Derrière d’énormes écrans, les “gars” en questions tapaient : “Moi, Anna, 20 ans, gros seins.” Et tout à coup, tout s’éclaire. Nous avions un numéro de commission paritaire afin de pouvoir développer des activités internet, minitel en réalité puisque nous étions en 1986. Cela m’a complètement déniaisé sur ce secteur. J’ai tout de suite compris, pas nécessairement qu’on était obligés de parler de sexe pour réussir dans les médias, mais qu’il y avait des business models derrière qui faisaient tourner la machine. C’est ainsi que le groupe Nouvel Obs a été sauvé, grâce à 3615 ANNA. J’ai donc commencé par un tout petit bout de la lucarne mais j’ai alors découvert que la technologie était quelque chose d’essentiel.

Je suis alors allée dans des médias de plus en plus modernes, la presse quotidienne, la presse magazine, la télévision puis un peu grâce au hasard, le digital à partir de 1998. En effet, je travaillais alors dans une filiale de chez Carat qui portait un joli nom, Carat Prospective, et qui avait cette particularité de gérer de nombreux budgets technos, Canon, Microsoft, etc. Ces marques étaient déjà confrontées aux problématiques internet et elles nous auraient alors demandé comment nous pouvions les accompagner. Assez vite, Cécile Moulard crée Carat Multimedia, puis part chez Vivendi, et je prends donc la suite. Je me rends alors rapidement compte qu’un business model qui serait centré uniquement sur de l’achat d’espace, alors que les volumes sont microscopiques, ne pourrait jamais fonctionner même si les pourcentages étaient importants.
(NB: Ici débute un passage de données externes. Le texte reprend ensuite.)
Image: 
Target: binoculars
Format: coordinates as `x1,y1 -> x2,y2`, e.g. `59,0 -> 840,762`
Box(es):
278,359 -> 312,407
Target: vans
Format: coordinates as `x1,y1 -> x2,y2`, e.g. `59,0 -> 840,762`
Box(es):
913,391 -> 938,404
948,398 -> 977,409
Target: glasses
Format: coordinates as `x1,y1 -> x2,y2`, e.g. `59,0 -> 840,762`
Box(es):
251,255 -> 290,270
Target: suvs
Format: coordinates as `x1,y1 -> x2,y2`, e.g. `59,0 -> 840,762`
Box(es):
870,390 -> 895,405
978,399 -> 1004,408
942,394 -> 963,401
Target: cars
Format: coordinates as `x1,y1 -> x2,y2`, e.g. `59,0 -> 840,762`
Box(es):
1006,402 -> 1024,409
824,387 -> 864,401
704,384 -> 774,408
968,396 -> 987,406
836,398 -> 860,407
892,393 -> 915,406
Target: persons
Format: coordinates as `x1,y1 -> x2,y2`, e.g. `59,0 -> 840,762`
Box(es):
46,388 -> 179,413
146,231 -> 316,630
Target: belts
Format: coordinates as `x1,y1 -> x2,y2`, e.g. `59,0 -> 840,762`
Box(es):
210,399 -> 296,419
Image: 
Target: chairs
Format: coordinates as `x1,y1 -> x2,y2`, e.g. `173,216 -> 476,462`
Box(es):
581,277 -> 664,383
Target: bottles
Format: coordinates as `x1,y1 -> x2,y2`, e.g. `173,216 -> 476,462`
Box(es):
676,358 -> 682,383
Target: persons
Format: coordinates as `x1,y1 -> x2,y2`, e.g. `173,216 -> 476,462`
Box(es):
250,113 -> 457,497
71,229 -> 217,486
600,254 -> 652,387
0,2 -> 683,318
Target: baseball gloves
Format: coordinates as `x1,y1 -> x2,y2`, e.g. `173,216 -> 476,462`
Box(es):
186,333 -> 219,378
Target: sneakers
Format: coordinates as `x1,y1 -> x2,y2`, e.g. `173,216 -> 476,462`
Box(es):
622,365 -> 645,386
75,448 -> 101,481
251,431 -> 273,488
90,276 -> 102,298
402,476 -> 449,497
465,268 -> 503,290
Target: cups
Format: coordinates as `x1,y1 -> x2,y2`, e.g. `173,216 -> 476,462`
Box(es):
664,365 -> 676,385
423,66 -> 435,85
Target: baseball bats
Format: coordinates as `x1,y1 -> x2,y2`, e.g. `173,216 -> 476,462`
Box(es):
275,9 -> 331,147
L’INTERNATIONAL, C’EST UNE RÉUSSITE INCROYABLE DE AUFÉMININ PUISQU’AUJOURD’HUI NOUS Y RÉALISONS 52% DE NOTRE CHIFFRE D’AFFAIRES

Nous croyons en cette opportunité du digital et son potentiel et nous décidons donc de partir aux Etats-Unis pour mieux comprendre les enjeux. Il nous apparaît alors évident que si l’on veut créer un véritable business dans le digital pour une agence, il faut entrer dans tous les métiers et aller au-delà de l’achat d’espaces, notamment dans le search pour que les clients soient bien référencés et dans la créa, parce qu’en l’absence de sites, il nous sera impossible d’essayer de leur vendre de la publicité. C’est comme cela que Aegis va construire son positionnement qui va très rapidement peser 30% de son chiffre d’affaires.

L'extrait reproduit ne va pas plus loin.